# LIST OF TASKS
1: Answer these from the passage on Å, one line each:
(a) According to the passage on Å, what is cod-liver oil made from?
(b) What name is given to the small wooden huts?
(c) From where does much of the bacalao / bacalhau eaten in Spain and Portugal come?
2: List every place name that appears in the passage on Å.
3: Reproduce verbatim the stretch of the passage on Å from "We woke again" through "many, many cod.".

# DOCUMENT SEGMENT

↓↓↓

We woke again in the early afternoon to much the same sound on the roof, and the same view, only different vans, plus the day’s coach tours, outside our window. We visited the museum at Å, which seemed to take over most of the small fishing village, and mused on how hard life was and how truly disgusting cod-liver oil is, having tasted some in the little shed where it used to be produced as one of the village’s economic mainstays. It really is made from boiling down the livers of many, many cod.


Å village museum

Å has many of the features found in Lofoten fishing villages - a jumble of wooden storerooms and workshops for fishermen and fishing equipment built out on stilts above the rocky creeks around the harbour, all painted the uniform rusty red and with a backdrop of sheer mountains. The wooden huts are called rorbu (‘rowers’ dwellings’) for the small ones and sjøhus (‘sea house’) for the larger, but these days very few in such scenic places as Å serve their original purpose, having been converted into lucrative, and very attractive, tourist accommodation. These conversions were so successful as tourism took off in from the 1960s onwards, that many new rorbuer and sjøhus were built specially as holiday homes. This phenomenon went hand in hand with the decline of much of the older small-scale fishery and subsistence agriculture, and brought a welcome income to communities facing uncertain futures.


Å rorbu

Fishing is the Lofotens’ main industry, although vying now with tourism in the short summer. Many small boats are still used, although recent fisheries policy has favoured larger trawlers. In the winter the seas hereabouts teem with fish, and most of the catch is brought in during these busy months. The Lofotens specialise in dried and salted cod, or ‘stockfish’, and have done for centuries. Much of the bacalao / bacalhau consumed in Spain and Portugal comes from here, and it is traditionally dried on large wooden racks that stand in the open air on rocks above and around the fishing villages. These, like the rorbuer, are a feature of the landscape, and in summer they stand bare and stark on the hillsides, but in winter and spring will be covered with thousands of cod carcasses hung up to dry.

↑↑↑

# INFORMATION GIVEN
↓↓↓

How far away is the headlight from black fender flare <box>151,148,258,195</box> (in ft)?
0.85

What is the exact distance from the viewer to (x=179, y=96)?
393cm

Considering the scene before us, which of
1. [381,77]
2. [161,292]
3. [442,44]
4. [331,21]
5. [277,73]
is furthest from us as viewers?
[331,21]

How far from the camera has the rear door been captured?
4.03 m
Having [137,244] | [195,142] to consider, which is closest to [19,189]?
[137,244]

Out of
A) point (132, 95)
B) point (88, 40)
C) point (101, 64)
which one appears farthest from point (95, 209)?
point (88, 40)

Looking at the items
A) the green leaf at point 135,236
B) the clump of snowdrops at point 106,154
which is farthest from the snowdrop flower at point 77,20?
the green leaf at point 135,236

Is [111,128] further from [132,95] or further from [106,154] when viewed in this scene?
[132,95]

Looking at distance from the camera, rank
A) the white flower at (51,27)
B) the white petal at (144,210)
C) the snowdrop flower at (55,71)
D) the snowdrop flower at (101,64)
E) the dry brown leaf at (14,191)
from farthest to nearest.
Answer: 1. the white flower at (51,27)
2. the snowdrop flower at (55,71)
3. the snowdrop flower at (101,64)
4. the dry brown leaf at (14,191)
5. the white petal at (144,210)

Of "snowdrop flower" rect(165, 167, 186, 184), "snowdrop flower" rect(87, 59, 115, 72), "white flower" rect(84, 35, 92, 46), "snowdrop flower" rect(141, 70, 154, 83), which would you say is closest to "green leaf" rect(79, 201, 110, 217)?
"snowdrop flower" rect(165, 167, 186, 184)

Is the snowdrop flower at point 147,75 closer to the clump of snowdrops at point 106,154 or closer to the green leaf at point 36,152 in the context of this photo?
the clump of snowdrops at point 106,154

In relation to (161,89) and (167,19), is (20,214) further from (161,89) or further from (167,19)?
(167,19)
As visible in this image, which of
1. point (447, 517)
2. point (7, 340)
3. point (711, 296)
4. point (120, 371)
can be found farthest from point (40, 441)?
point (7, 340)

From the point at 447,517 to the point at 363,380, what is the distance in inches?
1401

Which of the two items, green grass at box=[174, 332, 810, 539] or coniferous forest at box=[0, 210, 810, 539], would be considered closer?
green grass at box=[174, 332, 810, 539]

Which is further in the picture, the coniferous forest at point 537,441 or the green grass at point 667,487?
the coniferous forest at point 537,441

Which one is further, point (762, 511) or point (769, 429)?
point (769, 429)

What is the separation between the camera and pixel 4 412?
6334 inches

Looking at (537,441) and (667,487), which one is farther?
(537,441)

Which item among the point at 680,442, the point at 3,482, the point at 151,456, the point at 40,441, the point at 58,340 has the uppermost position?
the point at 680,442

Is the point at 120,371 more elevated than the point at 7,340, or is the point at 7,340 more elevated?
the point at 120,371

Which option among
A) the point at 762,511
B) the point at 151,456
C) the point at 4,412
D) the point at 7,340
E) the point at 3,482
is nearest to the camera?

↑↑↑

# RESPONSES TO THE TASKS
1:
(a) Boiling down the livers of many, many cod.
(b) Rorbu ('rowers' dwellings').
(c) The Lofotens.

2: Å, Lofoten, Spain, Portugal

3:
We woke again in the early afternoon to much the same sound on the roof, and the same view, only different vans, plus the day’s coach tours, outside our window. We visited the museum at Å, which seemed to take over most of the small fishing village, and mused on how hard life was and how truly disgusting cod-liver oil is, having tasted some in the little shed where it used to be produced as one of the village’s economic mainstays. It really is made from boiling down the livers of many, many cod.